Question posée par Benjamin le 17/04/2018
Bonjour,
Depuis le 30 mars, poursuivre un suspect qui refuse de donner les codes d'accès à son téléphone est, en effet, jugé constitutionnel. Cette décision, prise par le Conseil constitutionnel après examen d'une Question prioritaire de Constitutionnalité (QPC), a été révélée par Le Monde le 17 avril.
A l'origine de cette décision : une garde à vue pour détention de stupéfiant, durant laquelle le gardé à vue a refusé de donner le code de son téléphone. Il est depuis poursuivi devant le tribunal, sur la base de l'article 434-25-2 du Code pénal. Ce texte punit de trois ans d'emprisonnement et de 270 000 € d'amende le «refus de remettre aux autorités judiciaires une convention secrète de déchiffrement d'un moyen de cryptologie susceptible d'avoir été utilisé pour préparer, faciliter ou commettre un crime ou un délit». Les policiers ne peuvent donc pas demander le code du téléphone d'une personne, sans avoir d'abord obtenu l'autorisation d'un magistrat, et établi que le téléphone a pu servir à préparer ce délit, ou ce crime.
C'est la même personne, gardée à vue, qui a posé une QPC au Conseil constitutionnel, estimant que la loi ne respectait pas les droits et libertés que la Constitution garantit.
Jusque-là, en effet, l'article du Code pénal concernait uniquement les fabricants de matériel et de logiciel de chiffrement, et non les particuliers. Lors de l'audience du Conseil constitutionnel, datée du 6 mars, suite à la QPC, Philippe Blanc, représentant du Premier ministre, a donné la position du gouvernement sur ce sujet : «La seule interprétation qui permette de rendre cet article conforme à la Constitution est de dire qu'elle exclut son application à des personnes suspectées d'avoir elles-mêmes commis une infraction». En d'autres termes : les particuliers ne doivent pas être concernés.

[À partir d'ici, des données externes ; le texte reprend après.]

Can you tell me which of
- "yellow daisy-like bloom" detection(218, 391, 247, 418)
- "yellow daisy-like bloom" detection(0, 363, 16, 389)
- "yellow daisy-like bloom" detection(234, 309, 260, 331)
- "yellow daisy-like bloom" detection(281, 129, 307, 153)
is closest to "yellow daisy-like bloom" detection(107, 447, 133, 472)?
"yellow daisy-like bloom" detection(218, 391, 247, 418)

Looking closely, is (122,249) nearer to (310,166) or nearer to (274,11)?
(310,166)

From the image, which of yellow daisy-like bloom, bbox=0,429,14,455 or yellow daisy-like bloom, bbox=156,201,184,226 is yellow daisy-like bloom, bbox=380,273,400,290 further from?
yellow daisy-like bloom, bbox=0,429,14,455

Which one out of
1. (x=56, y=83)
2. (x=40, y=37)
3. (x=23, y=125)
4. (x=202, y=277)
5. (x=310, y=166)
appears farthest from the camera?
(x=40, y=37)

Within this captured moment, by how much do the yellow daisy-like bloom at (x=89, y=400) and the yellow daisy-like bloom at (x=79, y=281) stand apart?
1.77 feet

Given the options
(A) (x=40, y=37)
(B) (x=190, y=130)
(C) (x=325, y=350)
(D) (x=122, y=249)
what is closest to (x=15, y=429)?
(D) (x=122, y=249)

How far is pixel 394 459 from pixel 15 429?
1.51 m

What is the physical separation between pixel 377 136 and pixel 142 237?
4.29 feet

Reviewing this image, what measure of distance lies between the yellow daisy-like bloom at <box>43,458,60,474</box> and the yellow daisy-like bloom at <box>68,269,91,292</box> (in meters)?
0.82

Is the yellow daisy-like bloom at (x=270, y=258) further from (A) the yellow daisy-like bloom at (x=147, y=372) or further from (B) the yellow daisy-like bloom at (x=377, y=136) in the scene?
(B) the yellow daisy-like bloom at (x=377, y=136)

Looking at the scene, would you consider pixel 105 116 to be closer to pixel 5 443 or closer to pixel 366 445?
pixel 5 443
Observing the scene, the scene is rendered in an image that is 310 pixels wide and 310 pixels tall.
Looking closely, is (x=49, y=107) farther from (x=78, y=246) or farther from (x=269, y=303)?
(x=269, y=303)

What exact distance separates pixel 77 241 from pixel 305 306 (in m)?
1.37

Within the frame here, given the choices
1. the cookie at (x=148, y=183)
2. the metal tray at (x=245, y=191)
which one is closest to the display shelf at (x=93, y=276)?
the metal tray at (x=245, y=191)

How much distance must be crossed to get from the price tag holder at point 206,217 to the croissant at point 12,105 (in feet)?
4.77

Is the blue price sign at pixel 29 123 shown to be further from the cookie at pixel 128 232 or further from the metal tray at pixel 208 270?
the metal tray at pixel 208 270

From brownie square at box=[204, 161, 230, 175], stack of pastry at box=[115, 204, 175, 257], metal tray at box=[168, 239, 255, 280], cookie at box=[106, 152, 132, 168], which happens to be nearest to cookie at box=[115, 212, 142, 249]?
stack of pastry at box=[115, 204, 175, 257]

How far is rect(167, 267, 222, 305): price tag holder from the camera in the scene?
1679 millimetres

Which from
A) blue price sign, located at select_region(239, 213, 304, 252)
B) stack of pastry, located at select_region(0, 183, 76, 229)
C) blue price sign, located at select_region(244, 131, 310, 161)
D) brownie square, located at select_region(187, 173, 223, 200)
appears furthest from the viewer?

En octobre 2017, le Sénat avait aussi retoqué une disposition similaire lors du débat sur la loi «sécurité intérieure» en octobre 2017, au nom du droit au respect de la vie privée.
Et pourtant : malgré la position du gouvernement, le Conseil constitutionnel, présidé par Laurent Fabius, a décidé de déclarer cet article du code pénal conforme, précisant qu'il s'appliquait à tous.
Les parquets peuvent donc continuer à poursuivre ceux qui refusent de donner leur code de téléphone en garde à vue. Selon l'avocat du gardé à vue, contacté par Le Parisien, l'affaire va désormais suivre une procédure classique. Devant le Tribunal de grande instance dans un premier temps, puis en appel et en cassation si nécessaire.
Pour résumer : s'il refuse de donner son code de téléphone en garde à vue, le gardé à vue s'expose désormais à des poursuites judiciaires, sous certaines conditions.
Bien cordialement,
Robin A.
Edit 18 avril 2018 à 15h45 : ajout de la précision sur l'article 434-25-2.